Vorab ich hab Witcher 3 nicht gespielt, aber die Blutiger Baron Story wurde mir schon derart unfassbar viele Male (ungefragt) gespoilert, dass ich mir an der Stelle erdreiste ein paar Worte dazu zu verlieren, dass der blutige Baron wohl einhellig von allen Kommentatoren als eine der besten Figuren und die Quests als eine der besten des Spiels hochgehalten wird, weil der Baron an sich als Doppelnatur angelegt ist, die erstens menschlich hauptsächlich als ein roher, gewalttätiger Trukenbold charakterisiert wird, der aber gleichermaßen in der Lage ist Verantwortung udn auch Zuneigung für das verunstaltete Etwas zu empfinden, um das in der quest geht.

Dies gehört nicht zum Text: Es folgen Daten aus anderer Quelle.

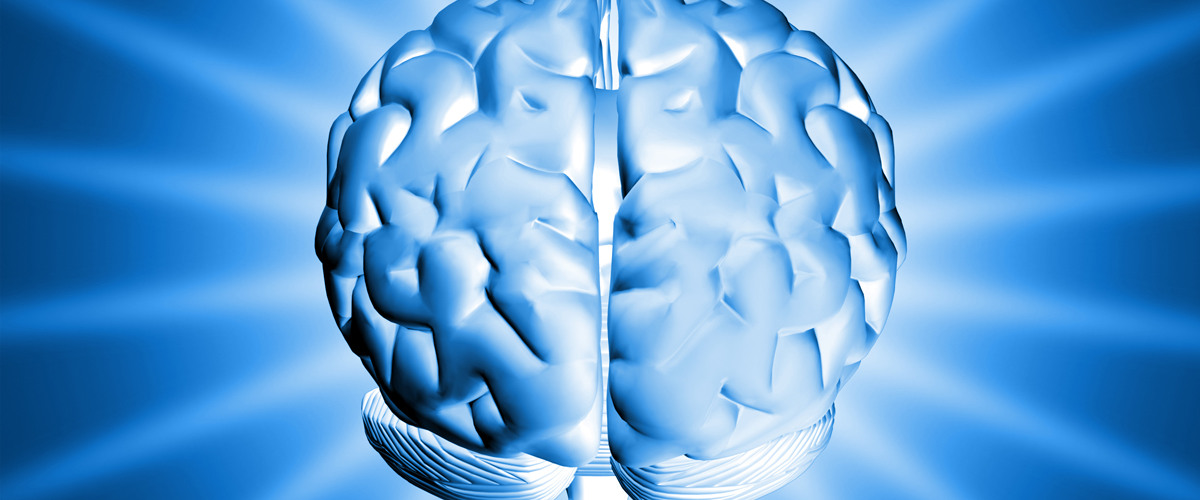 Glucose and Brain Function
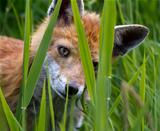 Fox Cub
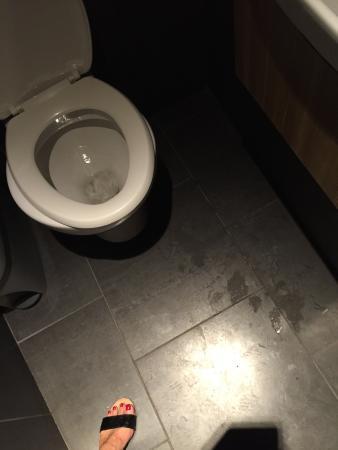 Peeing in brighton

Er wird nie ein guter Mensch, das entspricht nicht seinem Naturell, aber er ist kein Faktotum des Bösen.

Ansonsten ist, was auch mit der Rolle des Hexers zusammenhängt, Geralt einerseits nicht darauf angelegt unbedingt das Gute und rechtschaffende zu verkörpern, andererseits macht einem CD Projekt das auch mit der Gestaltung der Questen schon sehr schwierig. im ersten Teil war häufig auch ne ganze andere pragmatische Entscheidungsweise an der Tagesordnung: Weiviel Zeit wendet Geralt für einen Fall auf. Ermitteln wir die Hintergründe, suchen weitere Informationen oder schlägt Geralt der bestie, wie es sein Job ist, den Kopf runter.

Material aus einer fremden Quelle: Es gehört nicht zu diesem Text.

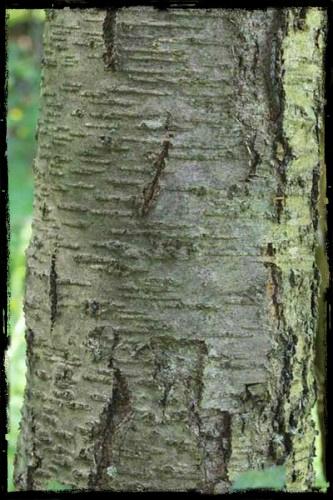 birch lenticels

Hexer sind Monsterjäger als Mutanten geschaffen, um Menschen gegen ein traditionelles Entgelt, das kaum mehr als die Spesen decken muss und soll, vor den Schwernissen übernatürlicher Mächte und gefährlicher Kreaturen zu schützen. Sie sind also Jäger, entschieden auch keine Söldner, denn Hexer lernen das töten für diese Arbeit und ihr Kodex verbietet es auch sich, bspw. als Söldner, in die Politik der Menschen einzumischen. Der wirkliche Hexer-Weg ist eigentlich ein neutraler, ihr eigentliches Ziel das Böse, in einem ursprünglichen handfesten Sinn zu erlegen.

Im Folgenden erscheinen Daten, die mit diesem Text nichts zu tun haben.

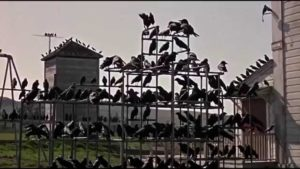 Crows gathering the school playground in Alfred Hitchcock's The Birds (1963)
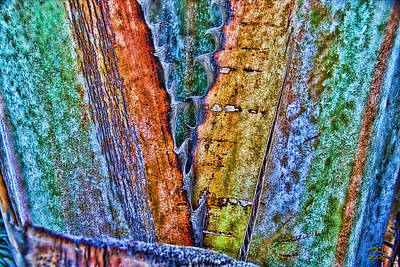 Photograph - Copernicia Fallaense  by Manny Lorenzo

Die Bücher (Zeit des Sturms legt da auch noch einmal ein besonderes Augenmerk drauf) und ebenso die Spiele treiben ein bisschen die Frage um, zugespitzt bspw. in der Wahl der Waffe, mit der Geralt zum Ende des ersten Teils bspw. den Hauptwidersacher tötet, die Frage um, ob sich in einer Welt, in der die Monster faktisch zunehmend weniger werden und Hexer auch als rührselige Relikte einer alten Zeit gelten, nicht auch das verschoben hat, was zumindest in dieser Welt als das Böse angesehen werden muss. Für Geralt stellt sich diese frage mehrmals und eigentlich zwingt und das spiel ein Grau-in-Grau der Betrachtung im Endeffekt auch auf.

In der Regel wird Geralt immer wieder gezwungenermaßen in diese Geschichten persönlich involviert oder hinein gezogen ohne jedoch, dass er die treibende Kraft wäre. Seine Motive sind eigentlich immer sehr persönlicher Natur. Wie der Sog der Geschichte allerdings ist, stolpern er und seine Kameraden damit in der Regel immer in irgendwelche größeren historischen Prozesse hinein. Im Endeffekt ist Geralt zwar ein Übermensch, aber jemand der zwar dutzende Bauern mit in den Tod nehmen kann und dann doch die Eingeweide von einer Mistgabel zerfetzt bekommt (und "stirbt"). Eine moralisch treibende Kraft ist er im Endeffekt nie.